Segundo o texto sobre a chegada da República à Madeira, em que fortaleza foi hasteada a bandeira republicana?

(Bloco de texto)
<<<<
A noticia da proclamação da Republica na capital foi conhecida na Madeira na tarde do dia 5 de Outubro de 1910, chegando pouco depois um telegrama anunciando a constituição do governo. No dia 6, o Dr. Manuel Augusto Martins investido, em virtude de telegrama do novo governo, na autoridade superior do distrito, conferenciou acerca dos acontecimentos com o conselheiro António Jardim de Oliveira, secretario geral servindo de governador civil, e com o coronel Valeriano José da Silva, comandante militar, e sendo-lhe declarado por estas autoridades que não tinham recebido comunicação oficial de se achar implantada a Republica no país, imediatamente ele telegrafou para Lisboa pedindo que essa comunicação fosse feita, afim de poder tomar posse do lugar para que fora nomeado e ser reconhecido pelos madeirenses o novo governo.

A comunicação ao comandante militar não se fez esperar, declarando então esta autoridade que se não opunha a que fosse hasteada a bandeira republicana na fortaleza de São Lourenço e a que as forças lhe prestassem as devidas honras, realizando-se estes actos pouco depois na fortaleza de S. Lourenço e assistindo a eles o Dr., Martins e vários correligionários, que se haviam postado na varanda do Club Restauração, que deita sobre a avenida de Gonçalves Zargo. A nova bandeira foi saudada militarmente pela guarda, que tinha formado para esse fim, tocando uma filarmónica nessa ocasião a Portuguesa, que todos ouviram em silêncio e com o maior acatamento. Usaram da palavra na referida varanda o Dr. Martins, Azevedo Ramos, o Dr. Pestana Júnior e o Dr. Gonçalves Preto, aconselhando todos ordem ao povo e o respeito individual.
>>>>
Entradas de dados guardadas:
<<<<
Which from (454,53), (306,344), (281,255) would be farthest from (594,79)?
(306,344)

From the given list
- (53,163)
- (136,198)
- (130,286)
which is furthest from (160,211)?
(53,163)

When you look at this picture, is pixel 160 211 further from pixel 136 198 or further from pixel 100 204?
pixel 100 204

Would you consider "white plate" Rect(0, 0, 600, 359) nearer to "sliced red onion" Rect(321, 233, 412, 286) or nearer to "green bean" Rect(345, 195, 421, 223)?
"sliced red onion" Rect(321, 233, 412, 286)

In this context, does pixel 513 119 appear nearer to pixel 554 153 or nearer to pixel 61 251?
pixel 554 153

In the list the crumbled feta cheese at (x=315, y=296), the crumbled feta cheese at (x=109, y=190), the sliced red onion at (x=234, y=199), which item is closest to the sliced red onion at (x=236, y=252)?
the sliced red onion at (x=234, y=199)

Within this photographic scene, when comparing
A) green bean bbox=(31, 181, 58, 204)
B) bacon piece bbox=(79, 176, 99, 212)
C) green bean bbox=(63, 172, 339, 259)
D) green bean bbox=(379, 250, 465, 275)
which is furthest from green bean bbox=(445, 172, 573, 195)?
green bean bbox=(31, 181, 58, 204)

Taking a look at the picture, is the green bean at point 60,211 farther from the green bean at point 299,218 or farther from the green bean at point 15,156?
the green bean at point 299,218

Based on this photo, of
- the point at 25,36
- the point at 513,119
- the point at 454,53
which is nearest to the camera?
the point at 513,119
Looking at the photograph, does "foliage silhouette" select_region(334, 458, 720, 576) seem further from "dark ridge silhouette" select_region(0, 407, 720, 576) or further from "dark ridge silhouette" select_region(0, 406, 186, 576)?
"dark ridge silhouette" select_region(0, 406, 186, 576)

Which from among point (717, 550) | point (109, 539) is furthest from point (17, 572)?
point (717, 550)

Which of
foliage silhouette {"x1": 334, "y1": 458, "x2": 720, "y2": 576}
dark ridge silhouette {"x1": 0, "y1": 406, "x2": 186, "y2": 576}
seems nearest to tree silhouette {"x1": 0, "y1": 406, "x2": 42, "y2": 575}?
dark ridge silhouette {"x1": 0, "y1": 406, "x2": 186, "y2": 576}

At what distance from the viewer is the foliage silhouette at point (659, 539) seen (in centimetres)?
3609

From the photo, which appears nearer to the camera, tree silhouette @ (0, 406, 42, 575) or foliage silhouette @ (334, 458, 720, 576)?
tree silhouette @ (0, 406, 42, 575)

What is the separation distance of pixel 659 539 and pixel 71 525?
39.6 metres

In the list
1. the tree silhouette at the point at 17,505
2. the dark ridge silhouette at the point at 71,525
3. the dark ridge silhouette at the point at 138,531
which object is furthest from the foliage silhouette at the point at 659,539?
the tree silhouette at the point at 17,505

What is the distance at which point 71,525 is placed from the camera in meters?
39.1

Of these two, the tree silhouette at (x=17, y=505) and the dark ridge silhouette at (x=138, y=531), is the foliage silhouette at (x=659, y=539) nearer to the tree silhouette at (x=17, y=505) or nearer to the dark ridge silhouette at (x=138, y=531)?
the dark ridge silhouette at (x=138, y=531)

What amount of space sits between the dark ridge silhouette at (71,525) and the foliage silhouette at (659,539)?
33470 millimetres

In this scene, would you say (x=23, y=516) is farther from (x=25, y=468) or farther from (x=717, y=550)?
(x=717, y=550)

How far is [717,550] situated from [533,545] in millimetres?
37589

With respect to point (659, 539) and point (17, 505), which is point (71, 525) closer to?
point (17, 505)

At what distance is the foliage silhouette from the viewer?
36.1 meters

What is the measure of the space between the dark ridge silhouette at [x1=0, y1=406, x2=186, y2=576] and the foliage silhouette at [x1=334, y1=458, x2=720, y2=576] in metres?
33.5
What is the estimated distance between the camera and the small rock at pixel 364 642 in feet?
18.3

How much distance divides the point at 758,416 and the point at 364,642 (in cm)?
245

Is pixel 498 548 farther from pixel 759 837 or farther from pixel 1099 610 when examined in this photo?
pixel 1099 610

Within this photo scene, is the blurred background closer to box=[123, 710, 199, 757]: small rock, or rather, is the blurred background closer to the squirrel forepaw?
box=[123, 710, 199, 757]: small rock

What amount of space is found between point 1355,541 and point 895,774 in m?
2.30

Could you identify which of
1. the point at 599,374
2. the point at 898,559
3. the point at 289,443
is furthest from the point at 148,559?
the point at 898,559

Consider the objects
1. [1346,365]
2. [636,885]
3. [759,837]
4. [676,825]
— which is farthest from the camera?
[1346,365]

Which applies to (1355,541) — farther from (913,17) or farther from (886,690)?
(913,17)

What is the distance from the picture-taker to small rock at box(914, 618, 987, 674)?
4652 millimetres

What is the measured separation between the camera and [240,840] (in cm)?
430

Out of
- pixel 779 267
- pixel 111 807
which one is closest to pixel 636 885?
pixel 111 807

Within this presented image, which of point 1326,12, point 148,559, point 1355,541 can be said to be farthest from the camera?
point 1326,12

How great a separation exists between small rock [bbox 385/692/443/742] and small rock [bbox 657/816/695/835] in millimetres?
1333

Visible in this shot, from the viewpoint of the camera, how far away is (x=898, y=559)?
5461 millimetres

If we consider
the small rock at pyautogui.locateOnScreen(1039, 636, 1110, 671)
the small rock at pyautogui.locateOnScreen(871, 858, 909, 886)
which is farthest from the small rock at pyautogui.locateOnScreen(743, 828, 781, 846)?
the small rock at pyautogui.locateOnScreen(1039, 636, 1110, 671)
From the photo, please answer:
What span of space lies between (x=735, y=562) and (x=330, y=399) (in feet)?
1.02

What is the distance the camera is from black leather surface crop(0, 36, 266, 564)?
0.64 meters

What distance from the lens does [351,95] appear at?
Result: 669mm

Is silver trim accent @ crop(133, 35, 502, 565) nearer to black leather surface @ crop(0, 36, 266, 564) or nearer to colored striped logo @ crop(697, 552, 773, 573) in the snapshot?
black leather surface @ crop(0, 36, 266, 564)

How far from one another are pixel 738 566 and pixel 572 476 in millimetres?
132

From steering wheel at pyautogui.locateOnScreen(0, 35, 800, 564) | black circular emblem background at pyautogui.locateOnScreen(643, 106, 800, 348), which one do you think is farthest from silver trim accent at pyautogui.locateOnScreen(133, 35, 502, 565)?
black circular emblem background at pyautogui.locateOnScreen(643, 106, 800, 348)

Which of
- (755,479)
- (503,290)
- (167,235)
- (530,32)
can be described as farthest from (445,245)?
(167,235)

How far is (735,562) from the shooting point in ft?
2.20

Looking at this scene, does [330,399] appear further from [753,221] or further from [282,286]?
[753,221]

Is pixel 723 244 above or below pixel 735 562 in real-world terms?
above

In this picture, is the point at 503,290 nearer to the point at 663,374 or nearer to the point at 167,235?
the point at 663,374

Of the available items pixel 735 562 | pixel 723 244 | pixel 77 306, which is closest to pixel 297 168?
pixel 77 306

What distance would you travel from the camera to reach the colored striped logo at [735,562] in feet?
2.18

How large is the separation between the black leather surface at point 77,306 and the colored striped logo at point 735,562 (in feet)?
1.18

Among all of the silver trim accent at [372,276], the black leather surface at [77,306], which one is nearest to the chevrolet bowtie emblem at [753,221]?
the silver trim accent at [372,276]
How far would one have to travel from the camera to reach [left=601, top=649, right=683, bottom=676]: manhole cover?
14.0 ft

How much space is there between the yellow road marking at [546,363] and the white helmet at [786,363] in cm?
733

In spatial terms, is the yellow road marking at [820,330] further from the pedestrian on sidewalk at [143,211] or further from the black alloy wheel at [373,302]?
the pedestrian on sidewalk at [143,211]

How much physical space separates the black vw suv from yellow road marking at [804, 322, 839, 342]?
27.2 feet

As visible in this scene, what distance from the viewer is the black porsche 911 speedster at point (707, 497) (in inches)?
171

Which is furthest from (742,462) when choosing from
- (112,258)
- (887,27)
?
>>>>
(Resultado final)
Na fortaleza de São Lourenço.